И пошли «если» и всякие Шурины «измы».

Вторник

Мама Флеровская сказала мне, что жена и взрослая дочь Русакова убиты немецкой бомбой. Вот в чем дело. Анна Марковна, которая знала семью Русакова, плачет по ночам. Русаков молчит, Вчера от него пахло спиртом.

Еще три часа, и будет Новый год.

Здравствуй, новый год! Что-то ты принесешь нового, новый год? Чем нас порадуешь?

Ночь морозная, лунная, я сижу на корточках возле печурки и топлю, топлю, подкидываю маленькие поленца, мешаю самодельной кочережкой, думаю…

Девушки за моей спиной потихонечку гадают, и до меня доносятся слова о бубновом короле, о казенном доме, о дальней дороге, о письме.

А он не приходит и писем не пишет, и никто ничего про него не знает.

Как мне жить без него? Как?

Пришел Шурик Зайченко и пригласил меня гулять.

Так мы и прогуляли с ним почти до самого Нового года и ввалились в землянку, когда девушки наши уже выходили нам навстречу — идти к раненым встречать Новый год.

Встретили, а потом долго сидели в полутьме и вместе с докторами и сестрами пели песни, пели про костер, который в тумаке светит, пели «Выйду-выйду в рожь я высокую», а потом Анна Марковна пела «Синий платочек».

Русаков выпил несколько рюмок водки, и я заметила, когда Анна Марковна пела про синий платочек, из выпуклого глаза хирурга выкатилась слеза и медленно поползла по щеке в усы.

С Новым годом! Здравствуй, мой замызганный, старый, грязный дневник, в новом году. И все мои друзья и знакомые, здравствуйте! С Новым годом, папа! С Новым годом, некто капитан Храмцов! С Новым годом, все мои далекие друзья, все, кто помнит меня сейчас, в эту морозную, студеную ночь!

Мне грустно почему-то.

Должно быть, потому, что Шурик Зайченко объяснился мне в любви. Ну что я могу сказать? Ах, если бы эти слова мне сказал не Шурик, а другой человек, совсем другой и совсем непохожий.

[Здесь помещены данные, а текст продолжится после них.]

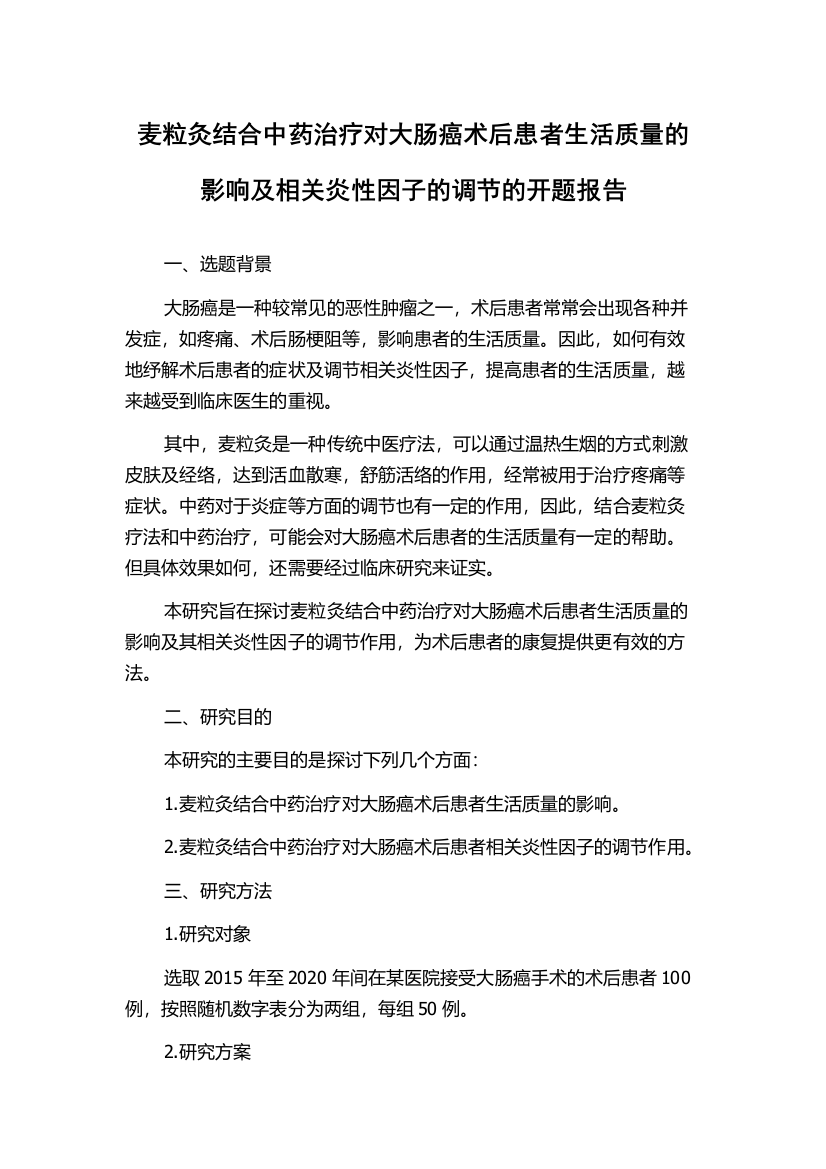 麦粒灸结合中药治疗对大肠癌术后患者生活质量的影响及相关炎性因子的调节的开题报告

一、选题背景

大肠癌是一种较常见的恶性肿瘤之一，术后患者常常会出现各种并发症，如疼痛、术后肠梗阻等，影响患者的生活质量。因此，如何有效地纾解术后患者的症状及调节相关炎性因子，提高患者的生活质量，越来越受到临床医生的重视。

其中，麦粒灸是一种传统中医疗法，可以通过温热生烟的方式刺激皮肤及经络，达到活血散寒，舒筋活络的作用，经常被用于治疗疼痛等症状。中药对于炎症等方面的调节也有一定的作用，因此，结合麦粒灸疗法和中药治疗，可能会对大肠癌术后患者的生活质量有一定的帮助。但具体效果如何，还需要经过临床研究来证实。

本研究旨在探讨麦粒灸结合中药治疗对大肠癌术后患者生活质量的影响及其相关炎性因子的调节作用，为术后患者的康复提供更有效的方法。

二、研究目的

本研究的主要目的是探讨下列几个方面：

1.麦粒灸结合中药治疗对大肠癌术后患者生活质量的影响。

2.麦粒灸结合中药治疗对大肠癌术后患者相关炎性因子的调节作用。

三、研究方法

1.研究对象

选取 2015 年至 2020 年间在某医院接受大肠癌手术的术后患者 100 例，按照随机数字表分为两组，每组 50 例。

2.研究方案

А Шурик говорил, говорил, а потом поскользнулся и упал. Я засмеялась, а он обиделся.

Тася сказала:

— Жалко, нет нашего капитана. С ним бы повеселее было.

Почему — нашего?

Я против Таси ничего решительно не имею, она хорошенькая девушка, которая так хрустит пальцами и при мужчинах смеется совсем иначе, ненатуральным смехом, а при своих — натуральным. Кроме того, у нее сломался зуб, и она пришепетывает.

ЗДРАВСТВУЙТЕ, ВОЕНВРАЧ РУДНЕВ!

Смешную песенку поет Капа:

И вот открывается дверь, И доктор вбегает, как зверь, И мучает бедную крошку, И режет ей нежную ножку,

Поет, а потом открывается дверь, и входит военврач Руднев. И с порога говорит:

— И вот открывается дверь, и доктор вбегает, как зверь. Не тут ли живет санитарка Говорова Наталья?

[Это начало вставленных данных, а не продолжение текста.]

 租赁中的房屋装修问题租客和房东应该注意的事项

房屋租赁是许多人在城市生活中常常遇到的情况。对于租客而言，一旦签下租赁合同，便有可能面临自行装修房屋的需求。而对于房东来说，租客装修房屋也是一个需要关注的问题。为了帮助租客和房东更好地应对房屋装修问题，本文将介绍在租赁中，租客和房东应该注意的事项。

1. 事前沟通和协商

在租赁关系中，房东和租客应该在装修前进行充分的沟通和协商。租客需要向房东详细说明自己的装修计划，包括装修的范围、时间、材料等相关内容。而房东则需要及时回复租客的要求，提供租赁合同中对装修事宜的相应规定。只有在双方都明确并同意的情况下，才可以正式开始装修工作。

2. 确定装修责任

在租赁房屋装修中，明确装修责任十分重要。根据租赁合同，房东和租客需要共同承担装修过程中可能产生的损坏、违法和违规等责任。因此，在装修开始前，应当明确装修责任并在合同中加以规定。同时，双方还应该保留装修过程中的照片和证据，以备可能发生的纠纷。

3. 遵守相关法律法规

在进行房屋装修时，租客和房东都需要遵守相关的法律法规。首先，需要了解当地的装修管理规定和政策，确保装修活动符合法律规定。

— Есть Говорова Наталья, — отвечаю я.

Он подходит ко мне, потом узнает Капу, Варю, Тасю, потом узнает Анну Марковну, которая сидит в коричневом мужском теплом белье и закрывается одеялом. Мы снимаем с него тулуп, ремни, пистолет, и вот доктор Руднев стоят перед нами таким, каким Он был в Ленинграде, — тонкий, с румянцем на щеках, с лысеющим лбом, с узкими губами и умным взглядом.